It was not the best of days. Edwin took me to hospital, Ann
being unable to drive. The unit on the urology ward is new: the Johanna Finn
Diagnostic Unit. The wall plaque tells us it was opened by the one Johanna Finn,
just a week or two ago. Ms Finn must be well thought of – usually these units
are named after former great surgeons. LinkedIn describes her as a CX at West
Suffolk, but don’t explain the term, which seemingly can mean “Customer
Experience” or “Chief Executive”. Perhaps she sat on the name selection
committee, and someone put her name forward to save any arguments.
The waiting room was filled with rows of elderly men, all
looking solemn and concerned and uncomfortable. One, clearly more tense than
the others, rose to speak “in confidence” to the receptionist. “Can I be allowed
to go to pee?” he pleaded. “I’m bursting and I can’t wait.”
“No,” she replied. “You have to have a full bladder. You’ll
have to cross your legs”.
I said, “I think that’s good advice for all of us,” and
certainly there was a lot of wriggling and a number of looks of grim
determination. But she did agree to go through and see where he was on the
list, and managed to get him in next. He came out grinning like a school boy,
and went behind the counter to touch her shoulder and thank her. I thought he
had come alone as he walked to the door, but then an even older man, stooping
over a stick, got up and went out with him.
“He’s a funny escort,” I mused, “he doesn’t look fit to care
for anyone.”
“They’re a gay couple,” Edwin explained. “It’s sweet.”

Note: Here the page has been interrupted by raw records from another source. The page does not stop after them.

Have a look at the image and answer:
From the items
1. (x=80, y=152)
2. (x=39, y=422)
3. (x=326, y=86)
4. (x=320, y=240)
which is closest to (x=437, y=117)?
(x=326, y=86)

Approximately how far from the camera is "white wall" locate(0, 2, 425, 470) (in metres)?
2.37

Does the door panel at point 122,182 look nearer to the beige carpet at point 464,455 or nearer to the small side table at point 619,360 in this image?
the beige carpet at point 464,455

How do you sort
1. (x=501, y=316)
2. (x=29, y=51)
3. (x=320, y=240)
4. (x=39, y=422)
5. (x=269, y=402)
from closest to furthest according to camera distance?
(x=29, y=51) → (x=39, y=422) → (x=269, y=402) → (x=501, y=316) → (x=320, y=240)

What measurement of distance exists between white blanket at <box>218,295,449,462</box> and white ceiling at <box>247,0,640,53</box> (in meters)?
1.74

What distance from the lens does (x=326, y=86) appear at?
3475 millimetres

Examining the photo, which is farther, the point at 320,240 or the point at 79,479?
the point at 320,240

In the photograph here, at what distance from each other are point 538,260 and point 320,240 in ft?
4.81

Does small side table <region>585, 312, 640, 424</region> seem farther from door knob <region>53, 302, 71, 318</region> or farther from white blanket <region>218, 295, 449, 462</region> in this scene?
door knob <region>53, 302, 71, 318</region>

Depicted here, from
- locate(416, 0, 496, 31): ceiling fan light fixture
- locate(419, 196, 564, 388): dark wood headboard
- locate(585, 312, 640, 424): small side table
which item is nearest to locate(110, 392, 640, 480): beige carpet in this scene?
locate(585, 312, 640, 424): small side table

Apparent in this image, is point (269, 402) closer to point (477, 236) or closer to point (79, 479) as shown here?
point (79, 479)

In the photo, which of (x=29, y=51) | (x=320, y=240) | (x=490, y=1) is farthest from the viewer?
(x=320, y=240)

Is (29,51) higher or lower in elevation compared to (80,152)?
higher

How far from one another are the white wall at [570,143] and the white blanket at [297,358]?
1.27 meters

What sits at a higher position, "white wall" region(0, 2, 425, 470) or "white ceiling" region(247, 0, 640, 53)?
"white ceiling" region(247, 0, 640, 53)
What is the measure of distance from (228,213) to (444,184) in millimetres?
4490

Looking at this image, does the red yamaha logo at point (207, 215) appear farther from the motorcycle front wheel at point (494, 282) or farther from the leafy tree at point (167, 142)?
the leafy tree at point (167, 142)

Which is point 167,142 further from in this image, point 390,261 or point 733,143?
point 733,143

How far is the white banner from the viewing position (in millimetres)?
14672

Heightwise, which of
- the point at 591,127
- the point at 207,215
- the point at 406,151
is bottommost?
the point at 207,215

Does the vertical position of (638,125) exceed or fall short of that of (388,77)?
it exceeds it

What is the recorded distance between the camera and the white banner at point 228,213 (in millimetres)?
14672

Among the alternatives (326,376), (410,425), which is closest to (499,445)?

Gradually men were called in, and left, generally looking
relieved and smiling. Then my turn came. The radiologist was white-coated, brisk
and efficient. “Lie on your right side,” she commanded as the cold jelly slid
across, looking for one kidney, then the other. She turned me to the screen. “Those
are the kidneys,” she pointed out. They both have cortical cysts, but that’s
normal at your age. No masses.” Then she lay me on my back and scanned the
bladder. Her silence was an ominous portend. “Right that’s all done,” she said.
“You can go back to the waiting room.”
The surgeon was a turbaned Sikh, and clearly both knowledgeable
and confident. “Do you know what’s involved?” he asked.
“Well, I did six months' house surgery on a GU ward,” I said
guardedly, “so I did a lot of catheterisations, but I always hoped I would
never have to go through one.”
He did the necessary, but I can’t pretend it wasn’t painful –
like having a knitting needle pushed up, with sharp pains all the way. Then
when it was over, he turned me to face the screen, “There’s a growth,” he
explained. “You will need to come in to have it removed. Do you have a relative
here you would like present?”
I said, “Yes, my son, Edwin. You’ll spot him. He’s the only
young one, with a beard.” The nurse went out to call him.
Edwin later told me he knew it was bad news when she put her
head round the door and called his name. “I thought, ‘I’m not on their list!’”,
and looked round hoping there was another Edwin. But there wasn’t one. When we came
out, I was the only one told to sat down, and given a pad to fill out all my details.
Everyone in the room looked sympathetic, but relieved that it wasn’t them.
We went for a meal in the evening, to the Red Lion at
Horseheath. There was nothing on the menu for Ann or Edwin that was both
gluten-free and vegetarian, so we retired to the bar to finish our drinks
before moving on to the local Indian. Then the waitress came through with a
hand-written list the chef had drawn up, of dishes he could put together for
them, so we all trooped back in.
The food was wonderful, and we decided to
split a bottle of wine. The waitress said the wine would be complementary, as
an apology for not having a suitable menu, so the dismal day finally ended on a
good and positive note, and I returned home to a good dose of my favorite medicine:
Bruichladdich Islay Barley, at 50% proof and unwatered – as sweet as honey dew,
and the very best amnesiac.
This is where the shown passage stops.